==== INPUT DATA

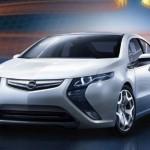 Opel Ampera sähköauto esitelty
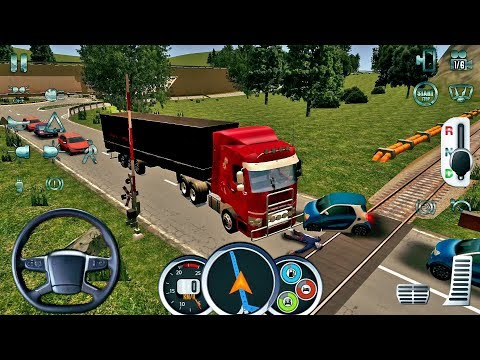 Xxx Mp4 Euro Truck Driver 2018 13 New Truck Game Android Gameplay Truckgames 3gp Sex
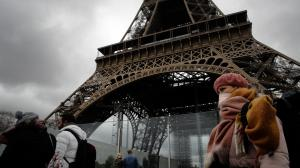 Francezii ies azi din izolare: Asa ar putea arata si la noi relaxarea din 15 mai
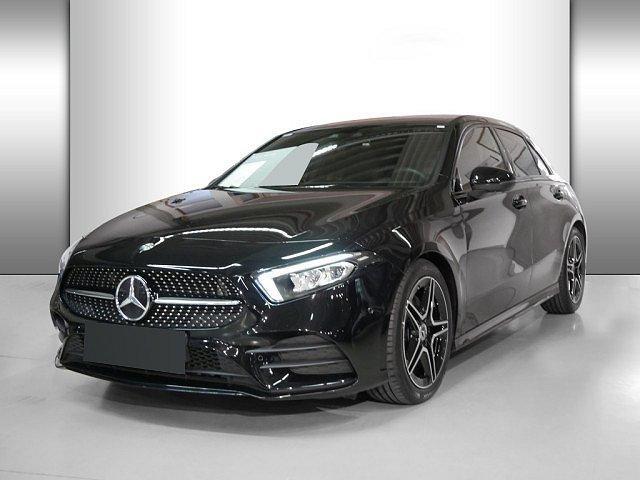 Mercedes-Benz A-Klasse - A 220 AMG Line PTS KAMERA NAVI LED 2,99 EFF*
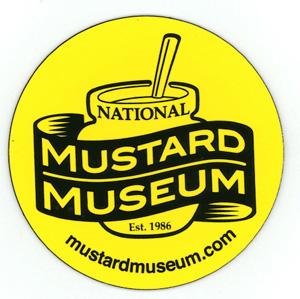 Mustard Museum Logo Round Magnet - 2 Diameter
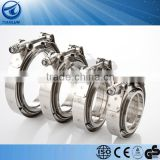 Exhaust V Band Automotive Hose Clamps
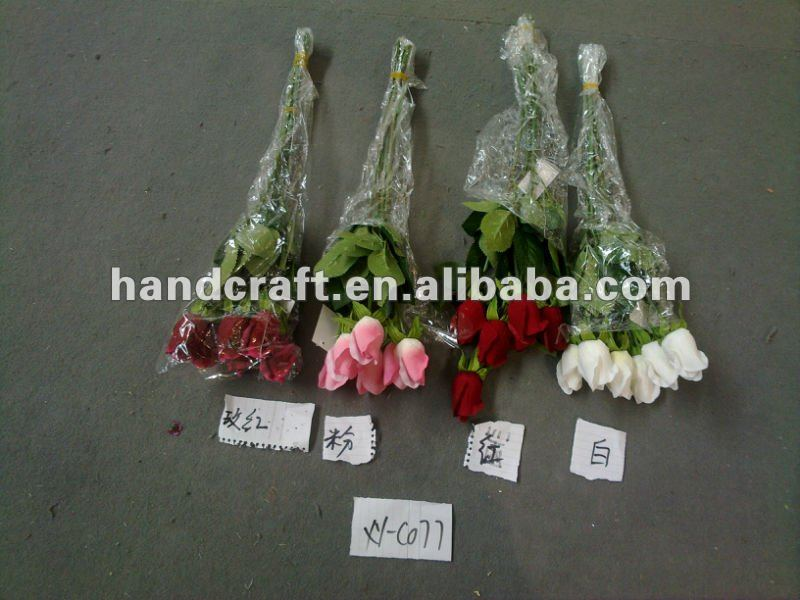 artificial flower single new rose bud for wedding decor the accessories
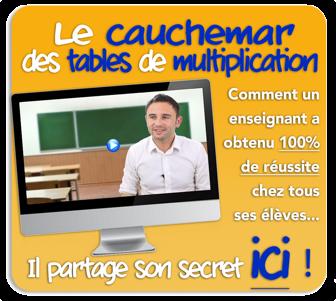 Apprendre les tables de multiplication - Comment apprendre les tables de multiplications ...
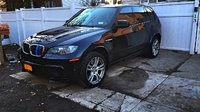 Picture of 2012 BMW X5 M Base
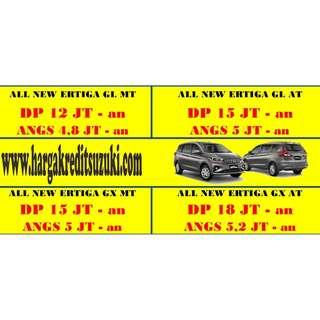 Promo All New Ertiga Dp 5 Jutaan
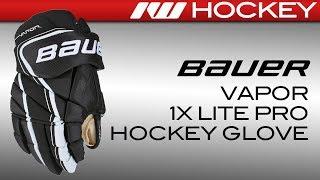 Bauer Vapor 1X LITE Pro Glove Review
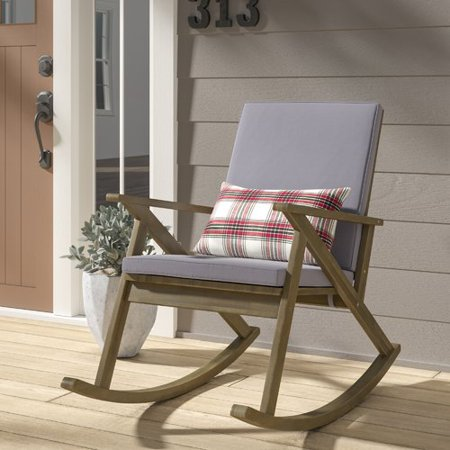 separation shoes a9d39 b80fa Union Rustic Ossu Outdoor Rocking Chair with Cushions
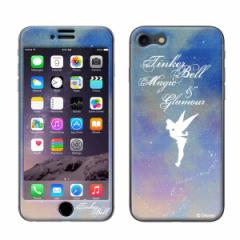 iPhone8 iPhone7 兼用 Gizmobies(ギズモビーズ)xDisney(ディズニー) 「Tink Magic」 ティンカーベル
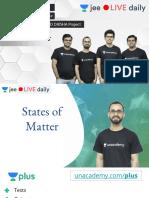 L3 - States of Matter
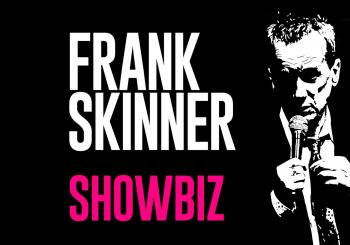 Frank Skinner - Showbiz Bath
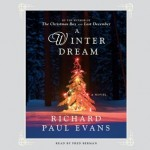 Book Review: <i>A Winter Dream</i>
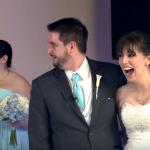 Foto: Mirele și mireasa s-au trezit cu un invitat surpriză în ziua nunții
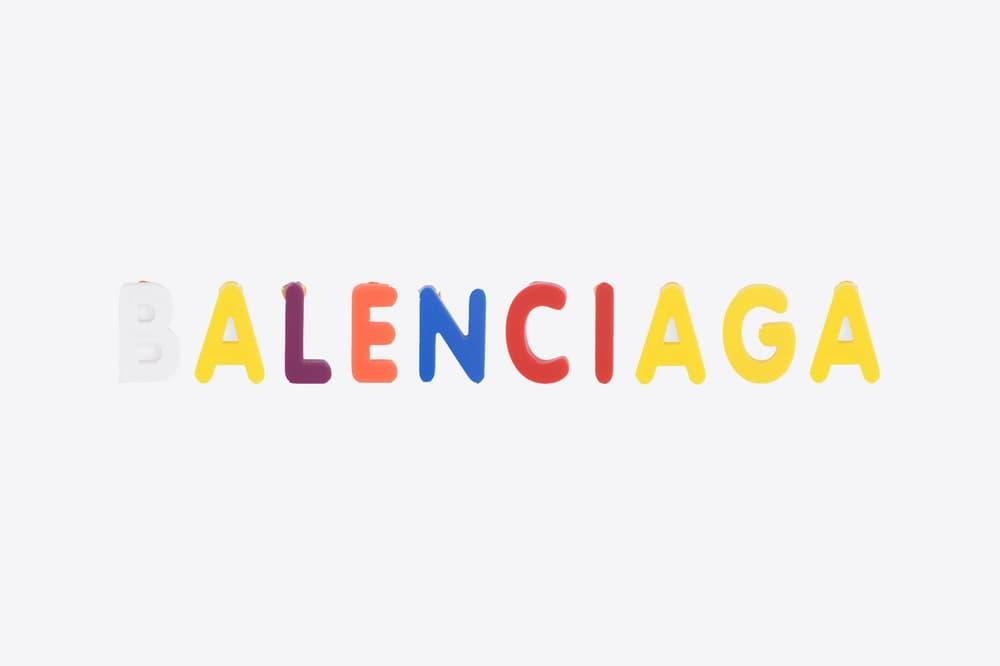 Balenciaga Magnet Alphabet Earring Rainbow
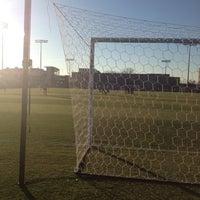 Photo taken at FirstEnergy Stadium - Cub Cadet Field by Fallon V. on 11/18/2012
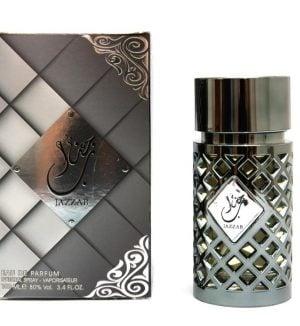 Parfum Arabesc Barbatesc, Jazzab Silver , 100 ml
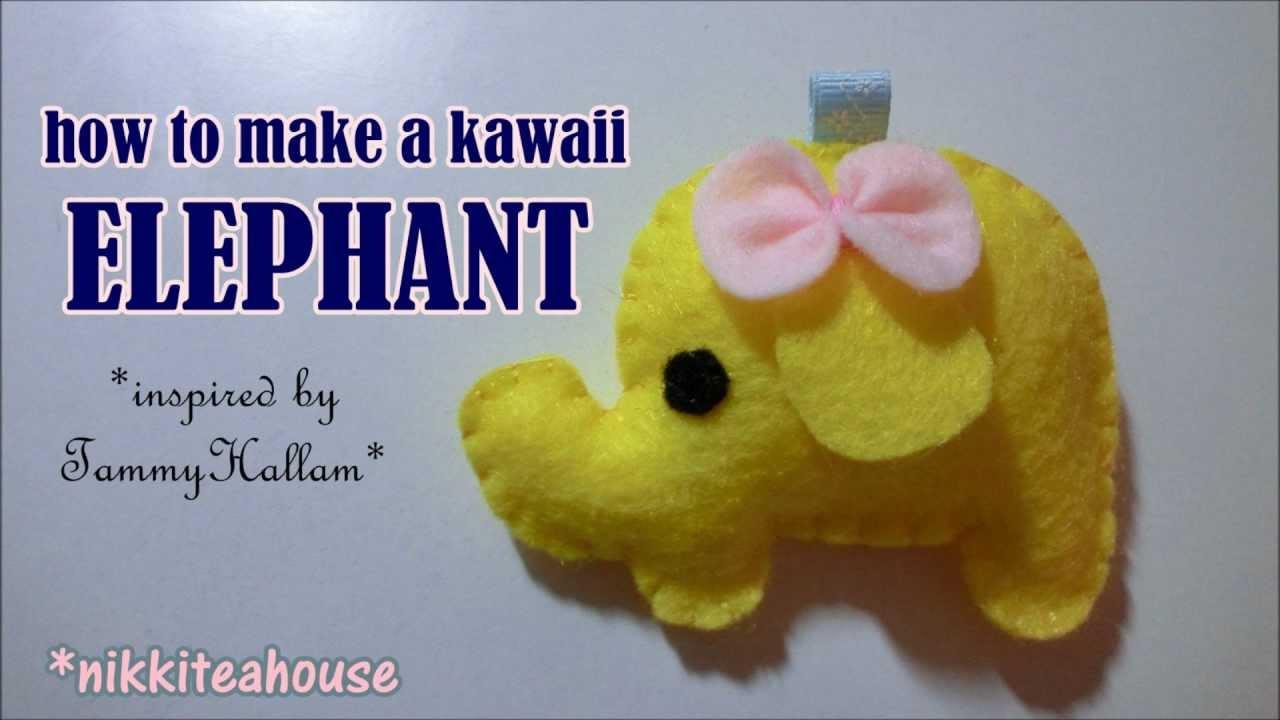 How to make a kawaii elephant plushie tutorial youtube how to make a kawaii elephant plushie tutorial jeuxipadfo Choice Image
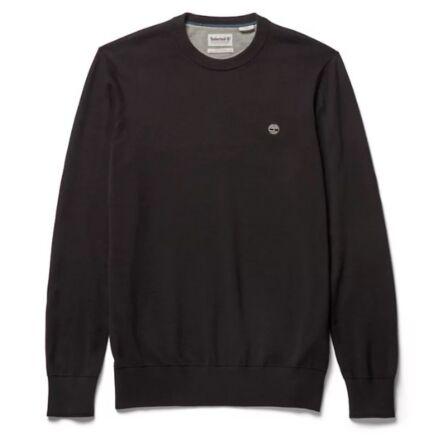 Timberland Williams River Crew Sweater Black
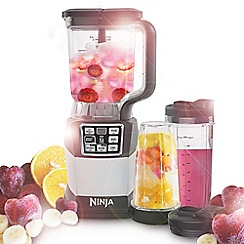 Nutri Ninja - Black compact blender duo BL492UK
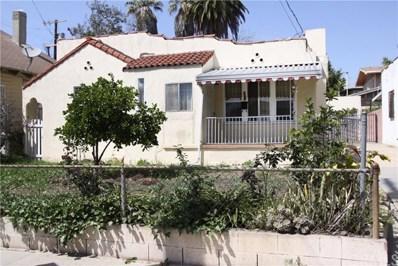 2927 Altura Street, Lincoln Heights, CA 90031 - MLS#: TR18089195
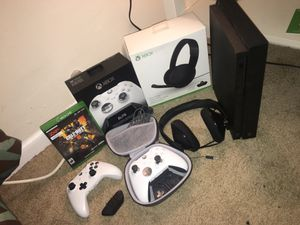 Xbox one X ! With accessories for Sale in Fort Washington, MD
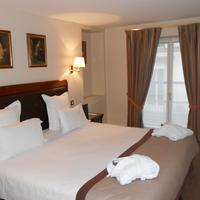 Saint James Albany Paris Hotel Spa Guestroom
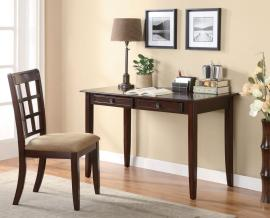 Argyle Collection 800780 Desk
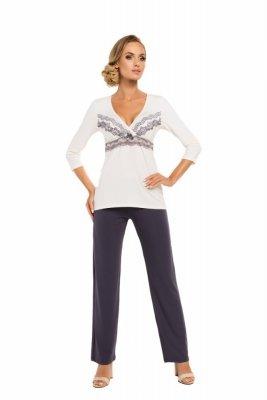 Donna Aura ecru Dámské pyžamo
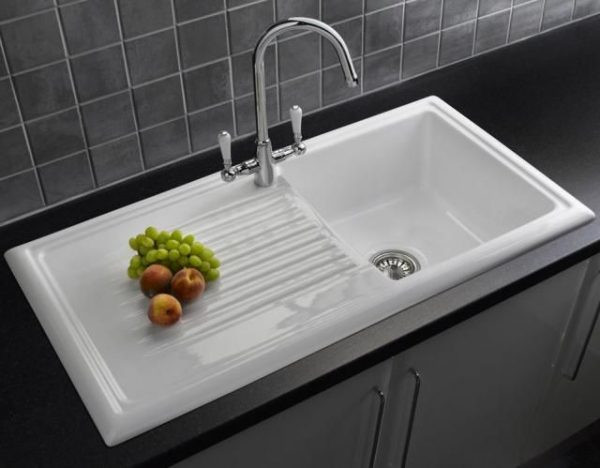 Inspirational 17 Best Images About Kitchendrainboard Sinks On Medium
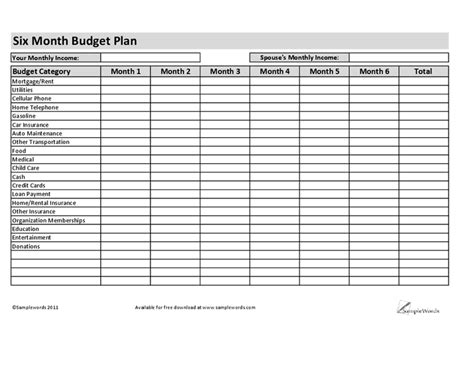 3 month plan template six month budget plan hashdoc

========

AIM OF THE TASK ::
The images are to be left out while the entries are written out exactly.

RESPONSE BELOW ::
 Opel Ampera sähköauto esitelty
 Xxx Mp4 Euro Truck Driver 2018 13 New Truck Game Android Gameplay Truckgames 3gp Sex
 Francezii ies azi din izolare: Asa ar putea arata si la noi relaxarea din 15 mai
 Mercedes-Benz A-Klasse - A 220 AMG Line PTS KAMERA NAVI LED 2,99 EFF*
 Mustard Museum Logo Round Magnet - 2 Diameter
 Exhaust V Band Automotive Hose Clamps
 artificial flower single new rose bud for wedding decor the accessories
 Apprendre les tables de multiplication - Comment apprendre les tables de multiplications ...
 Picture of 2012 BMW X5 M Base
 Promo All New Ertiga Dp 5 Jutaan
 Bauer Vapor 1X LITE Pro Glove Review
 separation shoes a9d39 b80fa Union Rustic Ossu Outdoor Rocking Chair with Cushions
 iPhone8 iPhone7 兼用 Gizmobies(ギズモビーズ)xDisney(ディズニー) 「Tink Magic」 ティンカーベル
 L3 - States of Matter
 Frank Skinner - Showbiz Bath
 Book Review: <i>A Winter Dream</i>
 Foto: Mirele și mireasa s-au trezit cu un invitat surpriză în ziua nunții
 Balenciaga Magnet Alphabet Earring Rainbow
 Photo taken at FirstEnergy Stadium - Cub Cadet Field by Fallon V. on 11/18/2012
 Parfum Arabesc Barbatesc, Jazzab Silver , 100 ml
 How to make a kawaii elephant plushie tutorial youtube how to make a kawaii elephant plushie tutorial jeuxipadfo Choice Image
 Timberland Williams River Crew Sweater Black
 Nutri Ninja - Black compact blender duo BL492UK
 2927 Altura Street, Lincoln Heights, CA 90031 - MLS#: TR18089195
 Xbox one X ! With accessories for Sale in Fort Washington, MD
 Saint James Albany Paris Hotel Spa Guestroom
 Argyle Collection 800780 Desk
 Donna Aura ecru Dámské pyžamo
 Inspirational 17 Best Images About Kitchendrainboard Sinks On Medium
 3 month plan template six month budget plan hashdoc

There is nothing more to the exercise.